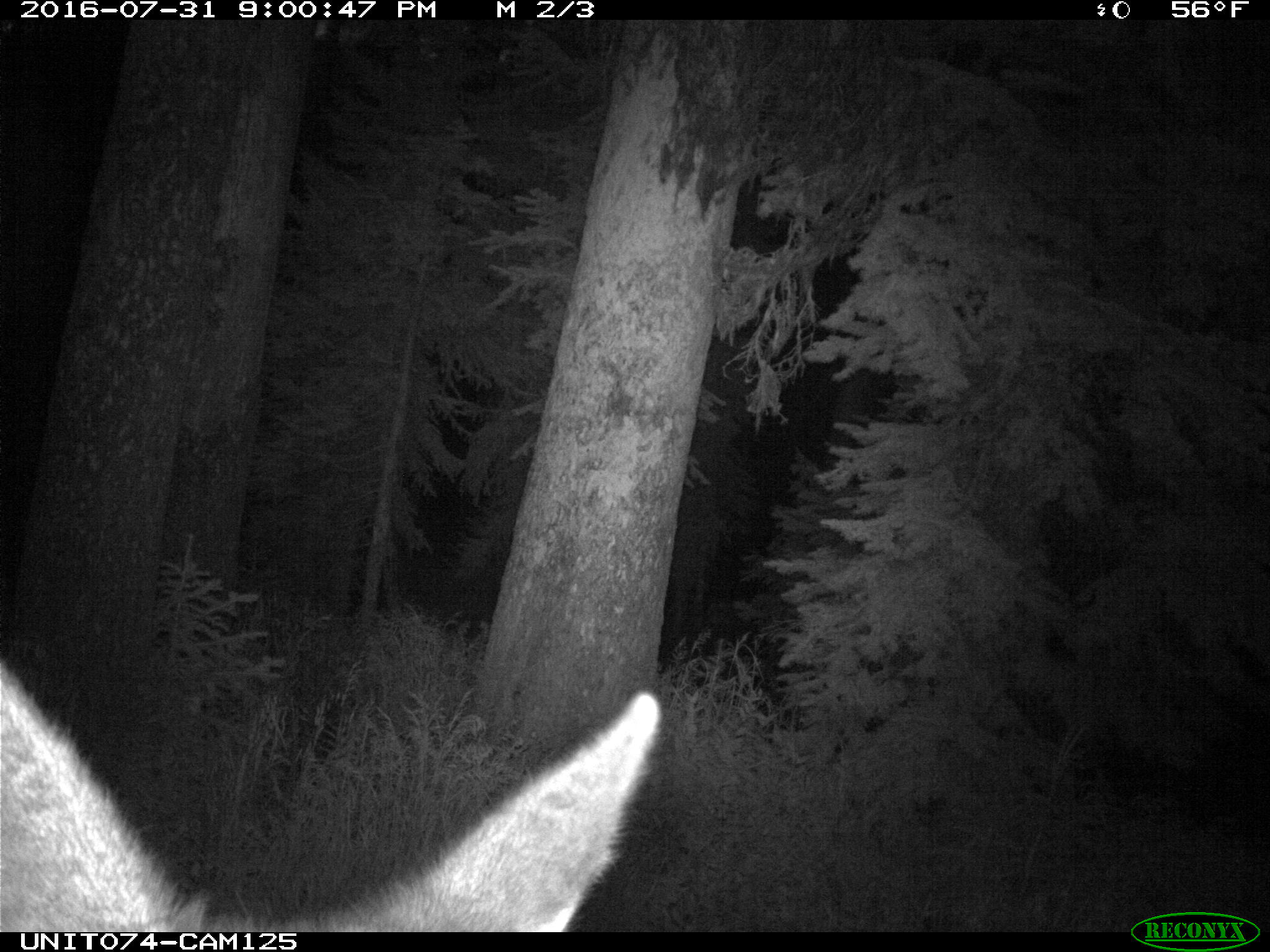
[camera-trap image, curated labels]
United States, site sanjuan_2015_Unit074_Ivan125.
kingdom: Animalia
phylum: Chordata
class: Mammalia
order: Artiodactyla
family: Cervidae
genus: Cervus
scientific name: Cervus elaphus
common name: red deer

==

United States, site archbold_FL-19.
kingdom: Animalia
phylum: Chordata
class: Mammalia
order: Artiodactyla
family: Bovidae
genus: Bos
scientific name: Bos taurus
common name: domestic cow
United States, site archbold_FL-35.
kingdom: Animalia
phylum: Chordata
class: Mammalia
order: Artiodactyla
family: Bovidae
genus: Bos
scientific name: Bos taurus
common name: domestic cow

WORK ITEM: Looking at the records above, return exactly the lines from the line with "[camera-trap image, curated labels]" to the line with "common name: red deer", both ends included.

EXERCISE OUTPUT:
[camera-trap image, curated labels]
United States, site sanjuan_2015_Unit074_Ivan125.
kingdom: Animalia
phylum: Chordata
class: Mammalia
order: Artiodactyla
family: Cervidae
genus: Cervus
scientific name: Cervus elaphus
common name: red deer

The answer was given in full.